The schools, often a reliable litmus test for the health of the expat economy, seem to tell a similar story. Harlan Lyso, Superintendent at Shanghai American School, believes the international schools all took a bit of a hit in terms of numbers, but most have recovered quickly.
“We are already back up to 2018 figures and we are projecting that the 2019/2020 school year will see our highest enrollment yet,” says Lyso. SAS sees the situation from both sides of the coin, as it is currently also China’s biggest expat employer, with more than 300 overseas staff on the books. “We are not cutting back what we offer staff,” says Lyso. “This year we have increased teachers’ salaries by four percent and maintained a comprehensive employment package.” He believes these steps are necessary to attract the very best teachers and therefore keep numbers high.
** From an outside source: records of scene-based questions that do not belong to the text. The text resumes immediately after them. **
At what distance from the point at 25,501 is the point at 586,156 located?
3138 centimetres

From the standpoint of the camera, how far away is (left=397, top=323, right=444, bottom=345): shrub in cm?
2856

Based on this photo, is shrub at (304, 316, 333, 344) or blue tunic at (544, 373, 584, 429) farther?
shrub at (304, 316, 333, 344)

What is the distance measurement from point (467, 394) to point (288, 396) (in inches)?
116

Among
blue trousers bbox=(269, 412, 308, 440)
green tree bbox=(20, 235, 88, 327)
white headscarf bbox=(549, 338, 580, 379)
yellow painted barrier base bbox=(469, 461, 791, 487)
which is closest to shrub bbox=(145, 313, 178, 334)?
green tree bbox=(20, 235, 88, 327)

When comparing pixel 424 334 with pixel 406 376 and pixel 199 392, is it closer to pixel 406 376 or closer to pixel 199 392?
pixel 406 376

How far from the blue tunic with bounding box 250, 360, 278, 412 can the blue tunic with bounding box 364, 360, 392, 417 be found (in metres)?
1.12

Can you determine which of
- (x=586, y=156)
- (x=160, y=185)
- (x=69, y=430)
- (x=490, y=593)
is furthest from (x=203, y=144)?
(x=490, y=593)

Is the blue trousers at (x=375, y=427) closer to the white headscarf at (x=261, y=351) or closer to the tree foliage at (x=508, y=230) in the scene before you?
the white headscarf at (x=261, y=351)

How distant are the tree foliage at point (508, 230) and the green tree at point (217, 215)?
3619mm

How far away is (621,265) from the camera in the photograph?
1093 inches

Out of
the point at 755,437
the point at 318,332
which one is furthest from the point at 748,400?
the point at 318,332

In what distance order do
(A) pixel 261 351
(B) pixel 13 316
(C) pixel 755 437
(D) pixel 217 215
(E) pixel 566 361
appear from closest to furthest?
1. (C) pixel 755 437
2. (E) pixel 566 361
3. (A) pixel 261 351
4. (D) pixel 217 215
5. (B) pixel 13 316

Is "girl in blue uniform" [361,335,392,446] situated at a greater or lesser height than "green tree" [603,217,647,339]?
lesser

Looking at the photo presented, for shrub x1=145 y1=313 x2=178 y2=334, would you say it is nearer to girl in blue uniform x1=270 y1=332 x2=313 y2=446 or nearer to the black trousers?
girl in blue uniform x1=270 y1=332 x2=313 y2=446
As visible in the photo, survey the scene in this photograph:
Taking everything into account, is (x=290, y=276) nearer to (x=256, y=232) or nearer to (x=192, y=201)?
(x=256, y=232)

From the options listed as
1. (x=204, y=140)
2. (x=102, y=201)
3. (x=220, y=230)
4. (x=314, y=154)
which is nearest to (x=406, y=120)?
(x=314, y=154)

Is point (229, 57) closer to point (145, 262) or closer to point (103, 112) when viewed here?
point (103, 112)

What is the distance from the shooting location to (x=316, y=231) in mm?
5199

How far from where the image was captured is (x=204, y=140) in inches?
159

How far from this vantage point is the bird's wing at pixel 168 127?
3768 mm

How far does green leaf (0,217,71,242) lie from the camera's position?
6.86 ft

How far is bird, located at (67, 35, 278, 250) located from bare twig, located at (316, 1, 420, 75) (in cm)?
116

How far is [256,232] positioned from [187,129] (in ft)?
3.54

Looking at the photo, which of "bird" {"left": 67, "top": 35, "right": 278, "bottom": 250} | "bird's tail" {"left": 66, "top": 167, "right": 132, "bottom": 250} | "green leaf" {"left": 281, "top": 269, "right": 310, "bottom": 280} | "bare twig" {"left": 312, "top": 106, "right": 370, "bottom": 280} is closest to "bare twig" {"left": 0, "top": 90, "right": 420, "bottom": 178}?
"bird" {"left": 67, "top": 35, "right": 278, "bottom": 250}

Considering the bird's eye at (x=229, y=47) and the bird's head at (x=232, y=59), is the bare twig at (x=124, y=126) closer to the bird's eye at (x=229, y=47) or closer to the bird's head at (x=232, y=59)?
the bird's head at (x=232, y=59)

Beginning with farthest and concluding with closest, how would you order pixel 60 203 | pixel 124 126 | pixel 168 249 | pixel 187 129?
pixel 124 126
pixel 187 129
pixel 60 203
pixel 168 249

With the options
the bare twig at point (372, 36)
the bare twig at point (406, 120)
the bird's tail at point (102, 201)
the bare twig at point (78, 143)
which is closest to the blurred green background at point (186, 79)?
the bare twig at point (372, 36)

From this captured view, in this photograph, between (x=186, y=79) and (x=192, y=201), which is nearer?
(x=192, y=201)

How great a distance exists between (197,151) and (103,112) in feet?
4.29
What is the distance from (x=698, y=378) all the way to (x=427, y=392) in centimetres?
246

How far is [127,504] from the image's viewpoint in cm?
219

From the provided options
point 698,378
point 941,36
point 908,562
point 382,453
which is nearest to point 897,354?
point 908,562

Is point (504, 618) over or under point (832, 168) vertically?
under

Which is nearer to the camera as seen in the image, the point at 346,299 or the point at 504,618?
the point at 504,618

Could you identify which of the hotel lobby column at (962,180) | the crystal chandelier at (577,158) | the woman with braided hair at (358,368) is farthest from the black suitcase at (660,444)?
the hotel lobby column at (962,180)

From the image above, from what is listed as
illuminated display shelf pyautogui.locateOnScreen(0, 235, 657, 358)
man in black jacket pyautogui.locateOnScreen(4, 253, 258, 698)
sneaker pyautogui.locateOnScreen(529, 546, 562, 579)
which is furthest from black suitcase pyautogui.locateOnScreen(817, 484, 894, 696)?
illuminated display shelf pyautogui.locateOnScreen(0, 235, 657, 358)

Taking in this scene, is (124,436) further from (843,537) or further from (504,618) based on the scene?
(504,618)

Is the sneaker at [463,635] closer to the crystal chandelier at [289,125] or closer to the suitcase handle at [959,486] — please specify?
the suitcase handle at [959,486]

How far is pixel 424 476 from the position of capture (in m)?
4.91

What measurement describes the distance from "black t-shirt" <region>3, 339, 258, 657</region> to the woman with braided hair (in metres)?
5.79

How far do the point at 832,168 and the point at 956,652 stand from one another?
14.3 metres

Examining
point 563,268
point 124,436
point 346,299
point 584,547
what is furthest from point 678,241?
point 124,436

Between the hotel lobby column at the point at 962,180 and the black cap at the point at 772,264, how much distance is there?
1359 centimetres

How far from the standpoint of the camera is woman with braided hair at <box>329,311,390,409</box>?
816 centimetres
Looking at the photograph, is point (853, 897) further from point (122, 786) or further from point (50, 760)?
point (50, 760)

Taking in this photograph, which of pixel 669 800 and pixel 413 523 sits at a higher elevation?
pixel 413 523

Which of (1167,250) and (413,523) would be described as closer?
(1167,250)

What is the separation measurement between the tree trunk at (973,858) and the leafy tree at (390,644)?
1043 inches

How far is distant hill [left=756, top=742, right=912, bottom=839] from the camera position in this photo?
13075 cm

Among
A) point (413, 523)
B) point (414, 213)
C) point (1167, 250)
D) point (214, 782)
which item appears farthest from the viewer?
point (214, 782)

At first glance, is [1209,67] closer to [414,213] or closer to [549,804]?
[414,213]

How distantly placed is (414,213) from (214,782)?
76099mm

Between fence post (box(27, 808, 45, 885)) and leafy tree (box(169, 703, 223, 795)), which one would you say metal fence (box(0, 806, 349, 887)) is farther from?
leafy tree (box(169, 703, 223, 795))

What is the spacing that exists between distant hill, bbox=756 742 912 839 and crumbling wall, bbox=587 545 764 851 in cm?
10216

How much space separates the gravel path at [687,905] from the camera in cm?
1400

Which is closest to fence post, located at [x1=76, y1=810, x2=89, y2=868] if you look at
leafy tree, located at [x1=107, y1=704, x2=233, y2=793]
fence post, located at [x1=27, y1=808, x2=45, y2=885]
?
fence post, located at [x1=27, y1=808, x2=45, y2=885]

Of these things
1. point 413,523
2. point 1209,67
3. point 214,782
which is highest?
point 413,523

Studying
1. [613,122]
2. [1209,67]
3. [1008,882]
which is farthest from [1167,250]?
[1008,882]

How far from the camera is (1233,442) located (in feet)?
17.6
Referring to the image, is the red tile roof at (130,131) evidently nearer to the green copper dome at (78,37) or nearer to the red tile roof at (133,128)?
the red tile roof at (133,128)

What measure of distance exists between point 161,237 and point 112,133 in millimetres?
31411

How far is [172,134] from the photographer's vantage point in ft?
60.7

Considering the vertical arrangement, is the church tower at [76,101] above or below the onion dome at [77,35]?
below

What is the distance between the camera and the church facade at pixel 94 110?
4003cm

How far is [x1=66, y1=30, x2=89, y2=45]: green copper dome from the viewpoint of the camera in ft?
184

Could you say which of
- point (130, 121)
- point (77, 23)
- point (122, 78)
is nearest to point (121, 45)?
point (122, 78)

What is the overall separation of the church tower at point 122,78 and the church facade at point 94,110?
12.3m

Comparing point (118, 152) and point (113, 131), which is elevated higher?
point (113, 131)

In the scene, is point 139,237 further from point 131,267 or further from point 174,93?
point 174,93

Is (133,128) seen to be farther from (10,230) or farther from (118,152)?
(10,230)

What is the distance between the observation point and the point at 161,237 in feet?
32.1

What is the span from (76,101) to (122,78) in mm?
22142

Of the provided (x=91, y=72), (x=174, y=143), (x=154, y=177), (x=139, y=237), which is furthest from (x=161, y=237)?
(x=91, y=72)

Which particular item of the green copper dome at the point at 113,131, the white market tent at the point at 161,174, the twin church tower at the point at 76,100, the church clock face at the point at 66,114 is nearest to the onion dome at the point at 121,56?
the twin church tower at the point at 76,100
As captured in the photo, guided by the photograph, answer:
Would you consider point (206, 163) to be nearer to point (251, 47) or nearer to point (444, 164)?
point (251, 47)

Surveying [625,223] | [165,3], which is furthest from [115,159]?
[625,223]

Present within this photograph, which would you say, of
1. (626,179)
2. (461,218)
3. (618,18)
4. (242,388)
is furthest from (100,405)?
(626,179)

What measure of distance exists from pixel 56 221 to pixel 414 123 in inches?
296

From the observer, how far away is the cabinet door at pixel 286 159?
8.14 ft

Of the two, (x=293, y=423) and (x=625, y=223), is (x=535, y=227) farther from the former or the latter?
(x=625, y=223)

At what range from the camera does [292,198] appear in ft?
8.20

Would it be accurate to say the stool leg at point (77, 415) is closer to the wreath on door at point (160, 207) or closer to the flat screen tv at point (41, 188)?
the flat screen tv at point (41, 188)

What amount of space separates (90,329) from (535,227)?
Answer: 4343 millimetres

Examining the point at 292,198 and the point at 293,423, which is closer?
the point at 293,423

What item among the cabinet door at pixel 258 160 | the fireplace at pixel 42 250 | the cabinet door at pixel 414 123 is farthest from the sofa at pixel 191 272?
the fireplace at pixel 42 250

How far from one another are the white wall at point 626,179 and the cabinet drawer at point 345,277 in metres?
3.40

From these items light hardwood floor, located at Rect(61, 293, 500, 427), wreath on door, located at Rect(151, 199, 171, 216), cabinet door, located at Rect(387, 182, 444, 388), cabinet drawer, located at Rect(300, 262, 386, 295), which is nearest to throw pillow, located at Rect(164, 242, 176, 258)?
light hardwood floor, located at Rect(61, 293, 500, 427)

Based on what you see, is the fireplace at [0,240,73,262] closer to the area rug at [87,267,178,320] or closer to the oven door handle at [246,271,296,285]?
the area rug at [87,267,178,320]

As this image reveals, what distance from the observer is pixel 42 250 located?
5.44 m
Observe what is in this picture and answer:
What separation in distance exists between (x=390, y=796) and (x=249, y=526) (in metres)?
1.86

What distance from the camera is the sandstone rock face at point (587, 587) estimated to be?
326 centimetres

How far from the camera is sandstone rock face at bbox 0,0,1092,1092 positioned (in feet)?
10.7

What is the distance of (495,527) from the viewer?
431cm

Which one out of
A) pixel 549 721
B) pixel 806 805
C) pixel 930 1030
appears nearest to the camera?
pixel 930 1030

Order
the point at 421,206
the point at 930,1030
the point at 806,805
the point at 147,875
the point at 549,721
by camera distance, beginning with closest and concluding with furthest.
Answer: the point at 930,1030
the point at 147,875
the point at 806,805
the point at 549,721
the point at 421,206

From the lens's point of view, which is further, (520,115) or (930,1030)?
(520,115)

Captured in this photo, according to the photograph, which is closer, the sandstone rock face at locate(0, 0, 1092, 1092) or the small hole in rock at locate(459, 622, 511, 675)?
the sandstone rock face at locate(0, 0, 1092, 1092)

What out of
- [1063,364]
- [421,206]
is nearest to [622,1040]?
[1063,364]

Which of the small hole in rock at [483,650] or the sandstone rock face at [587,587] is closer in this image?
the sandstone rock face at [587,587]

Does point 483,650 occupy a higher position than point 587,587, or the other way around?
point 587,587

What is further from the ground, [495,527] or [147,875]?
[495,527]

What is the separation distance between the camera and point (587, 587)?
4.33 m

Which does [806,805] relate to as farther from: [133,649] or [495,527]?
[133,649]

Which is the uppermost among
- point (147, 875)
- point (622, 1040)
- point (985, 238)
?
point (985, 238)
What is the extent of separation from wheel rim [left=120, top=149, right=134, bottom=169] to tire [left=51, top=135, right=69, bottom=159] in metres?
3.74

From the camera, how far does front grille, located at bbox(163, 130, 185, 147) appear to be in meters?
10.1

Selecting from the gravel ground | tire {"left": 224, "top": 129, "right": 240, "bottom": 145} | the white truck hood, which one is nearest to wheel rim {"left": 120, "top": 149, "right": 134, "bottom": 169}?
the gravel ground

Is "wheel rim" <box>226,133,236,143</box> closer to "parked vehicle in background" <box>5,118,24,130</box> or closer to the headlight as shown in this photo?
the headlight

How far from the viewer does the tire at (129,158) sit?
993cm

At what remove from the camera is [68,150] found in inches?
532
Full expat relocation package
Mr. X Engineering Senior Project Manager Mr. X wishes to remain anonymous. “I think we get a pretty good deal. I don’t know how it compares with others.”
- Salary RMB525,000 Lump sum mobility premium 25 percent of salary
- All-inclusive health insurance
- Accommodation RMB25,000 per month, plus utilities School fees
- Car and driver RMB15,000-20,000
- Tickets home for all the family once a year
- One month’s salary mobility bonus on arrival and on departure
- Appliance allowance RMB20,000 Pet relocation RMB28,000
- One hundred hours of language lessons
- Orientation visit Packing service and shipment of all household goods
- Spousal allowance RMB17,000 for training or job search costs
A recent HSBC report looking into expats’ finances across the globe reported that 30 percent of expats in China have scaled down their spending on essential day-to-day items. This sounds like a significant belt-tightening, but when you compare that with the 79 percent in the US or 75 percent in the UK, China doesn’t look so bad. In fact, HSBC rates China as number 11 out of 26 in the top locations for global expat finances. The scale is worked out by a combination of expat disposable income, savings and luxury items owned. Russia was listed as the number one place for an expat to make money and France was at the bottom at number 26.
The Expat Doctor Package
Dr. Gregg Miller Emergency Physician, Shanghai United Family Hospital. “Expat doctors often make less money here than in their home country. I make two-thirds of what I did in the US. Doctors come here for the experience or as trailing spouses, not to make money.”
- Health Insurance
- Economy flights home once a year
- No accommodation or school fees
Today in Shanghai we are seeing a more integrated expat population, not simply confined to compounds and chauffeur-driven cars. Part of that is to do with the sheer volume of people coming to the city.
In the top-level jobs these packages still exist, but what we are seeing now is companies expanding and offering more mid-level positions.
The lavish packages haven’t disappeared; they have simply been watered down. “A company bringing in a top level executive is still going to have to provide a package to suit – and that includes an RMB70,000 per month villa, a car and driver and all the trimmings,” says Lorenz. “But the reality for most people is that expat packages have changed forever.”
I won’t come unless….
Real deal breakers we encountered:
- “… I can bring my horse and parrot.”
- “… you ship over my Harley-Davidson.”
- “… there’s a grand piano in my apartment.”
- “… you move the kitchen sink – it’s bad feng shui.”
So it’s true, the heyday is seemingly over. But before you tear up your expense claims and board the next fight home, take a minute to remember why so many of us are still here: super Shanghai, we love you.